1. The Defendant: 644,145,765 won to Plaintiff A; 42,195,574 won to Plaintiff B; 15,000,000 won to Plaintiff C; and 5,000 won to Plaintiff D.

Reasons

Basic Facts

The defendant is a corporation which is established for the purpose of middle and higher education and operates the Fmiddle School, G High School, H High School and I High School.

Plaintiff

A was a second-year student at I High School (hereinafter “Defendant School”) at the time of the instant accident, and based on the said Plaintiff, Plaintiff B was an adult guardian (in September 30, 2016), Plaintiff C was a mother, and Plaintiff D was a child.

Plaintiff

A’s past medical history Plaintiff A was the most shaking of NAN-type chron chronological heart disease, which is a congenital heart disease from birth, and was the most serious heart loss loss certificate, mixed-type mix beer beer, large-scale beer beer, and chronological disease comprised of the chronrone in the chrone heart, and the chronological disorder in the chrone room. “The diagnosis was conducted, and the heart surgery was conducted for eight months after the birth.

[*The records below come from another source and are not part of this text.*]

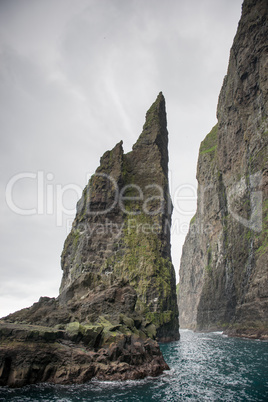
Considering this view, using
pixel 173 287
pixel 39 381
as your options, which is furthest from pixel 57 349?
pixel 173 287

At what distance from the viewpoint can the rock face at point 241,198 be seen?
187 feet

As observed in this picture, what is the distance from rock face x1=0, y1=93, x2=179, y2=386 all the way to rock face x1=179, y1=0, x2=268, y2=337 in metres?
16.7

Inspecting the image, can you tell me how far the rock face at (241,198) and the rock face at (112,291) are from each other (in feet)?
54.8

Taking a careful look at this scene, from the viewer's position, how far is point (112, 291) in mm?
34375

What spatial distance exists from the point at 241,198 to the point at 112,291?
49.4 m

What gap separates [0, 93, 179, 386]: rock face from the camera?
21156 mm

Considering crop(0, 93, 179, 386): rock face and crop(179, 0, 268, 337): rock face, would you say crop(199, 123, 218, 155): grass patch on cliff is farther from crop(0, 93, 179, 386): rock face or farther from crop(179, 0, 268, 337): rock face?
crop(0, 93, 179, 386): rock face

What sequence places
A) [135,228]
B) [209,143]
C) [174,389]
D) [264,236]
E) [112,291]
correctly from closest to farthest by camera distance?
[174,389] → [112,291] → [264,236] → [135,228] → [209,143]

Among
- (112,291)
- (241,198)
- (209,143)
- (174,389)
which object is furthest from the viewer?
(209,143)

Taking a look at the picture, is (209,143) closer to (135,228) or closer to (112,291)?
(135,228)

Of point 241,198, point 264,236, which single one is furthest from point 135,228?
point 241,198

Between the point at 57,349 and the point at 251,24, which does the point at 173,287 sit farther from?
the point at 251,24

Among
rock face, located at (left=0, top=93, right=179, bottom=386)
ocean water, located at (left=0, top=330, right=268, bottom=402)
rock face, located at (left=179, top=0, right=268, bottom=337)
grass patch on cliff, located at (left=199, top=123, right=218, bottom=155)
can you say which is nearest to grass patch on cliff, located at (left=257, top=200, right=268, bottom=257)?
rock face, located at (left=179, top=0, right=268, bottom=337)

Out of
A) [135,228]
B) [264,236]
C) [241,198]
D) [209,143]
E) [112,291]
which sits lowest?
[112,291]
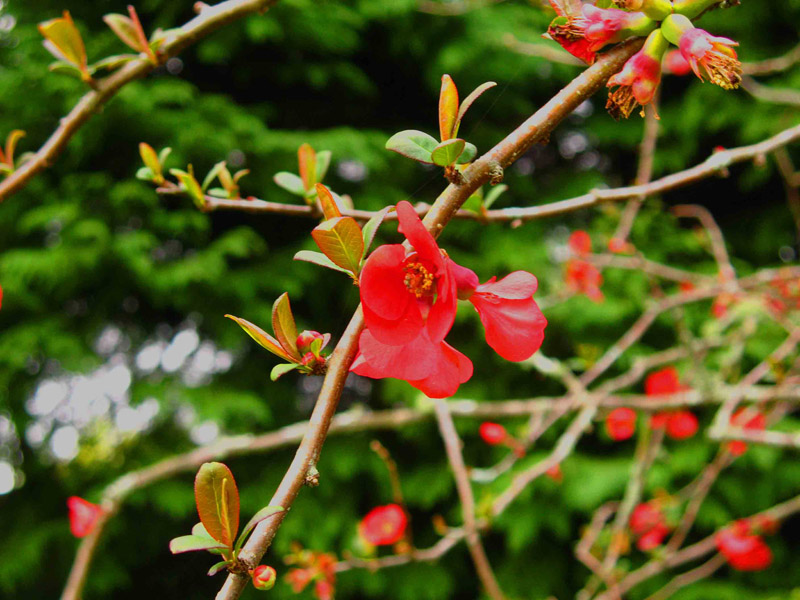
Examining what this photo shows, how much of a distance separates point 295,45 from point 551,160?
4.20 feet

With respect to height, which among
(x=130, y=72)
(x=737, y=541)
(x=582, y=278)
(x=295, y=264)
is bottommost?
(x=737, y=541)

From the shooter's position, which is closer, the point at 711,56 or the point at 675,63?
the point at 711,56

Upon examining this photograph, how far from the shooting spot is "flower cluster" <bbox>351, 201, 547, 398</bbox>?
0.84ft

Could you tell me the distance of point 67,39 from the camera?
0.50m

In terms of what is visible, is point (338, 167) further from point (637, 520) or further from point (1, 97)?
point (637, 520)

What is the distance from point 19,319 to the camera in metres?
2.27

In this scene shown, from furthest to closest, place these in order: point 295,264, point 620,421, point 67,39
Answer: point 295,264, point 620,421, point 67,39

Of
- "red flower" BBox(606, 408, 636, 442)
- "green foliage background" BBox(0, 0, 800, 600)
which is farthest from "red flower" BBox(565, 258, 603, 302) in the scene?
"red flower" BBox(606, 408, 636, 442)

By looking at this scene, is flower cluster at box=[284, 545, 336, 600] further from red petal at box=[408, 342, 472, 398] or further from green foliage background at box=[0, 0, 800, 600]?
green foliage background at box=[0, 0, 800, 600]

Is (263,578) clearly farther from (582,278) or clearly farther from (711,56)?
(582,278)

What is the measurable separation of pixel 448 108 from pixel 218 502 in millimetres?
201

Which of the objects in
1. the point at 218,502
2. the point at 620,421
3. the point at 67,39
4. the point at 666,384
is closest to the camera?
the point at 218,502

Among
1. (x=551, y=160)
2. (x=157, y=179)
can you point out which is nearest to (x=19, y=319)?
(x=157, y=179)

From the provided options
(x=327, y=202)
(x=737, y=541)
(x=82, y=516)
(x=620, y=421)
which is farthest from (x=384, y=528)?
(x=327, y=202)
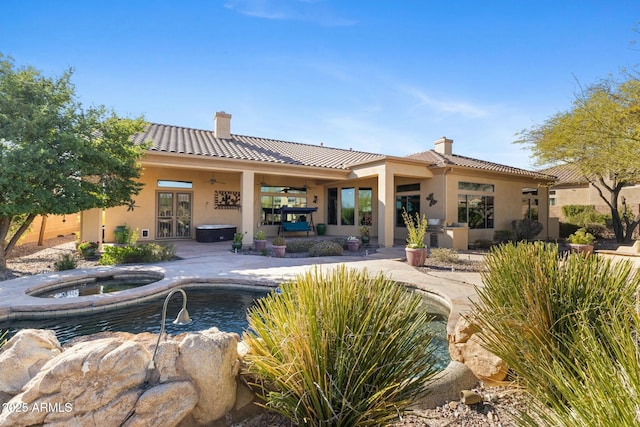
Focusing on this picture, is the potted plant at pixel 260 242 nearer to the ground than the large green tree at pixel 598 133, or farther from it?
nearer to the ground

Since then, on March 8, 2010, the third grade of middle school had undergone a heart surgery (closed beer pulse), and from that time, he/she recovered from the time.

Plaintiff

Upon entering the Defendant’s school, the Plaintiff C’s notification of the Plaintiff’s surgery experience and taking-out drugs (abrupted drugs) to the Plaintiff’s school was justifiable, and the Defendant’s school also registered and managed the Plaintiff A as a student in need of protection.

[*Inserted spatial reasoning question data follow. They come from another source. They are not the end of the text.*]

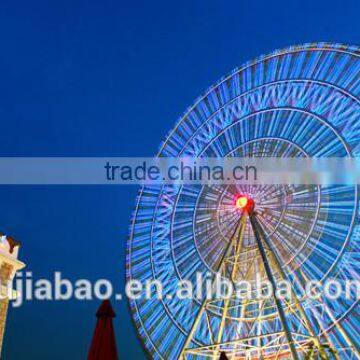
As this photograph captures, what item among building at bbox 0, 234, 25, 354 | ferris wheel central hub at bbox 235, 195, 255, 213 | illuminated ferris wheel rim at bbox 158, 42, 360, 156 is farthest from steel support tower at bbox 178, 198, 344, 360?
building at bbox 0, 234, 25, 354

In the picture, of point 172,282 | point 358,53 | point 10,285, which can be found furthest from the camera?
point 10,285

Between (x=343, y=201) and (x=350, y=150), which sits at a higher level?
(x=350, y=150)

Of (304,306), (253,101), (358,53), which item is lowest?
(304,306)

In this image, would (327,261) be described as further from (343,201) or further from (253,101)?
(253,101)

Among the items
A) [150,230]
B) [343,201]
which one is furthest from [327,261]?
[150,230]

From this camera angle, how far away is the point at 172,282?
2019 cm

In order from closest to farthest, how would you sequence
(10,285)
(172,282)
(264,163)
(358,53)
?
1. (358,53)
2. (264,163)
3. (172,282)
4. (10,285)

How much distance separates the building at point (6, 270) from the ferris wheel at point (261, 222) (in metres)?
5.99

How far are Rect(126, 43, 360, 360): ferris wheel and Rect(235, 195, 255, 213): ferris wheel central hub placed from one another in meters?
0.04

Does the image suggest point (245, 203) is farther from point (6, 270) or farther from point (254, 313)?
point (6, 270)

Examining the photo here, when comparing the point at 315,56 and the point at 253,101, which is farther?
the point at 253,101

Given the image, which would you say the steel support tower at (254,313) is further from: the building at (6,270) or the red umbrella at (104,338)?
the building at (6,270)

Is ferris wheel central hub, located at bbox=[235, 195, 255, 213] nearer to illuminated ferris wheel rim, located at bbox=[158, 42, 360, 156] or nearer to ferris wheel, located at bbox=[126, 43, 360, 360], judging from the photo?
ferris wheel, located at bbox=[126, 43, 360, 360]

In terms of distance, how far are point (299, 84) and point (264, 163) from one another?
2.88m
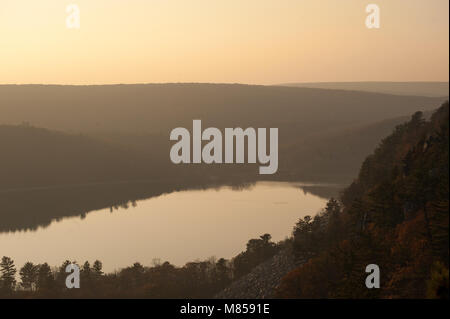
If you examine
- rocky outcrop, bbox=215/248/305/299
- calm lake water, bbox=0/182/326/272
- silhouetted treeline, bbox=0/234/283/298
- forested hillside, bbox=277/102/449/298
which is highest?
forested hillside, bbox=277/102/449/298

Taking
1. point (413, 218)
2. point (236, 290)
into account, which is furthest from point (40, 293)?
point (413, 218)

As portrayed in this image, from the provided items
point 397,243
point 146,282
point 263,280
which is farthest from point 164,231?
point 397,243

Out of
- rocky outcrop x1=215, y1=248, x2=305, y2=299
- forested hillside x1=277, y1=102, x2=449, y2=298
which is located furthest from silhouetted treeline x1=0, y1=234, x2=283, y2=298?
forested hillside x1=277, y1=102, x2=449, y2=298

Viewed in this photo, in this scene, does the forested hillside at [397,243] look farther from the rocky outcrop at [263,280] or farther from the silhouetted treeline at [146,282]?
the silhouetted treeline at [146,282]

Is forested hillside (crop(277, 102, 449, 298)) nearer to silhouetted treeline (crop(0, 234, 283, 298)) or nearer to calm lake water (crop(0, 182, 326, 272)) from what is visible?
silhouetted treeline (crop(0, 234, 283, 298))

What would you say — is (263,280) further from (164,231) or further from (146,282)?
(164,231)
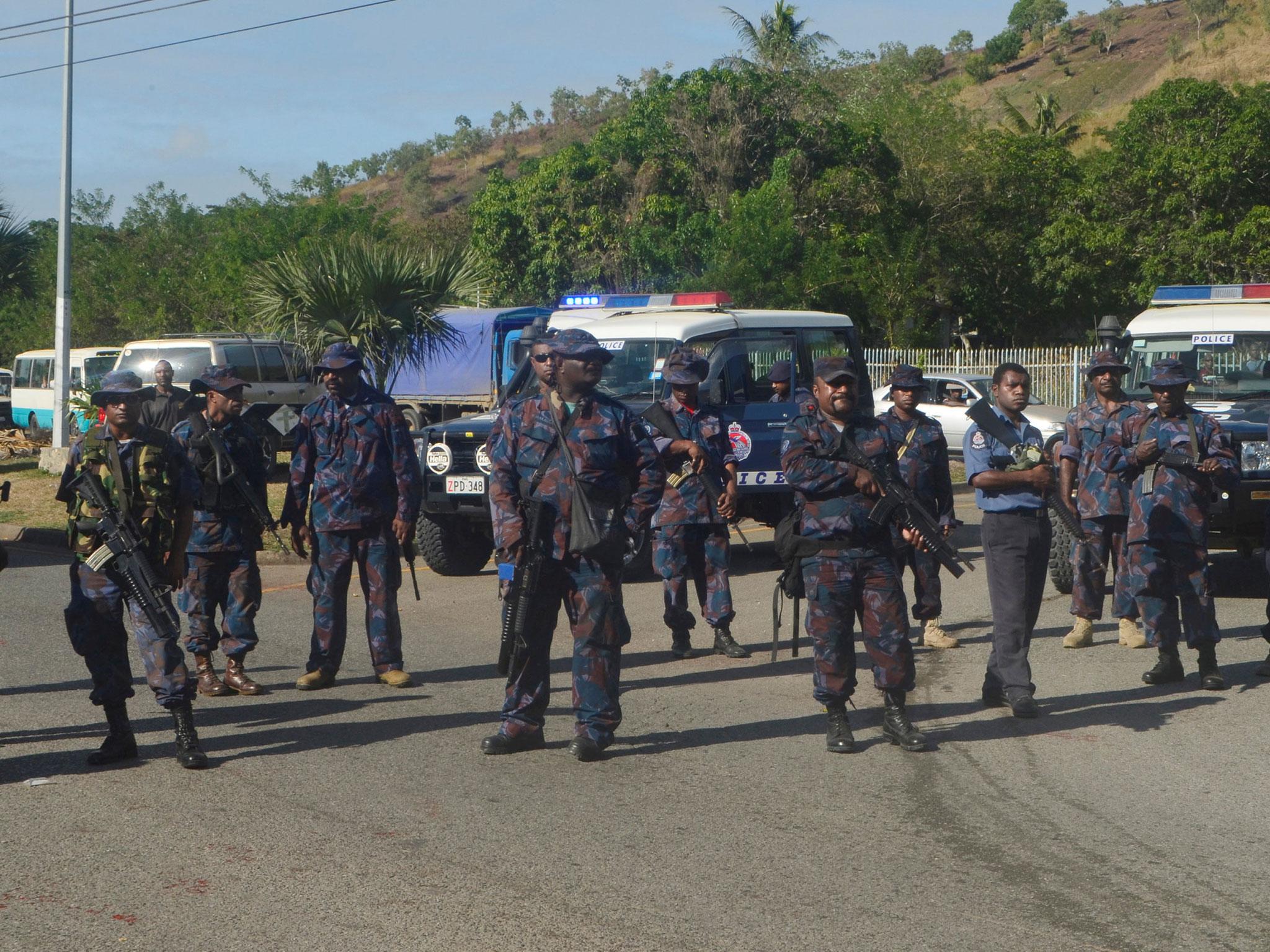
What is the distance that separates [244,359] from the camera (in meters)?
22.5

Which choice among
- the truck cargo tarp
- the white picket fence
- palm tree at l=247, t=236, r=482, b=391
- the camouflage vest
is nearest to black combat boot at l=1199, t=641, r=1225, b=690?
the camouflage vest

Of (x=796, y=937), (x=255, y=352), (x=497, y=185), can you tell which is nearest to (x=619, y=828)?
(x=796, y=937)

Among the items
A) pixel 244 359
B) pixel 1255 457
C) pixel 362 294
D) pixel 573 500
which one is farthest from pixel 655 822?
pixel 244 359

On April 20, 2012, Plaintiff A, at around 14:20 on April 20, 2012, provided sports classes with the instruction of J, which is a sports teacher belonging to Defendant A, in the Defendant’s school playground.

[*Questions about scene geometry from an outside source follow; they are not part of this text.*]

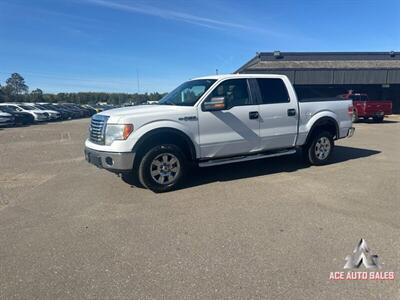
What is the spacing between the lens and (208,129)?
19.7 ft

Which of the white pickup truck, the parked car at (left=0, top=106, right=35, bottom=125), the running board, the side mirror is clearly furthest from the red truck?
the parked car at (left=0, top=106, right=35, bottom=125)

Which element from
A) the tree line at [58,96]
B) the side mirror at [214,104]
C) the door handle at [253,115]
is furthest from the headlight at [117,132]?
the tree line at [58,96]

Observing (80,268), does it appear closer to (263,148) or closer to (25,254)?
(25,254)

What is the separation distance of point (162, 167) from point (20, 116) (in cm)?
2248

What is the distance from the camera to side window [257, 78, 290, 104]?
6719 mm

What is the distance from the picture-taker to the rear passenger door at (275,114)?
665 centimetres

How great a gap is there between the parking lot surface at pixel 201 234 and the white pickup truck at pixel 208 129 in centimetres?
52

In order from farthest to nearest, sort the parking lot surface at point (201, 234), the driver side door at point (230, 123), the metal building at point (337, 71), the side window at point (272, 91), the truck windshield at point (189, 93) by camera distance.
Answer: the metal building at point (337, 71) → the side window at point (272, 91) → the truck windshield at point (189, 93) → the driver side door at point (230, 123) → the parking lot surface at point (201, 234)

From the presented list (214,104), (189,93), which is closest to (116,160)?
(214,104)

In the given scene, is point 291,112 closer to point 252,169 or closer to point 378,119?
point 252,169

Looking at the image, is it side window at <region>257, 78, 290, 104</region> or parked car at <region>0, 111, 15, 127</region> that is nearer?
side window at <region>257, 78, 290, 104</region>

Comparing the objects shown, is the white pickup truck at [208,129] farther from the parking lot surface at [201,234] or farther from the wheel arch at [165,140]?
the parking lot surface at [201,234]

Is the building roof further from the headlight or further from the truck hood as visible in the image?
the headlight

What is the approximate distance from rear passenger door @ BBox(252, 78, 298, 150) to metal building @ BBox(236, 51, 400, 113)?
66.5 feet
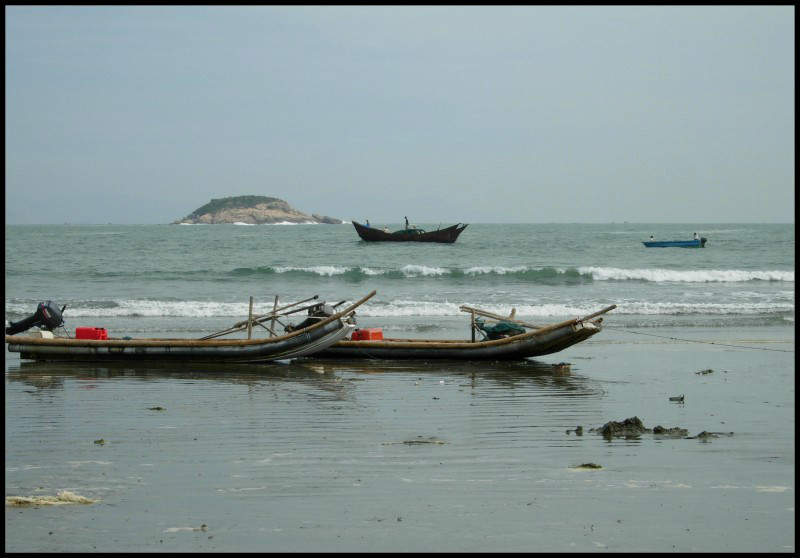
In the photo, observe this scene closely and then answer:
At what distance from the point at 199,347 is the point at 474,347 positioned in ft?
14.5

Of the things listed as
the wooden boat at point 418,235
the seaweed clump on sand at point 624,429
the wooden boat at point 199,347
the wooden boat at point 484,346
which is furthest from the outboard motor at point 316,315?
the wooden boat at point 418,235

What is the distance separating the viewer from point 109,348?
1516 centimetres

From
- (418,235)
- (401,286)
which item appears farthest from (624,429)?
(418,235)

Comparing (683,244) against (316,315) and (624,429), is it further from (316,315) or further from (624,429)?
(624,429)

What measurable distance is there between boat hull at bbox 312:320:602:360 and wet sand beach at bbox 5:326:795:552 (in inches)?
43.2

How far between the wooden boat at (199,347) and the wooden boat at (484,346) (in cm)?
62

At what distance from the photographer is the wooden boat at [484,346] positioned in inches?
575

J conducted a preparatory movement by ascertaining students who have become gymn or inconvenient before the beginning of the class, and students were allowed to voluntarily engage in sports activities in the playground.

In the process, the plaintiff A participated in the deaf-gu City Partnership (hereinafter referred to as "the deaf-gu Partnership of this case") upon the recommendation of the kind of Gu, and the city Do is difficult and the rest was withdrawn in the playground event.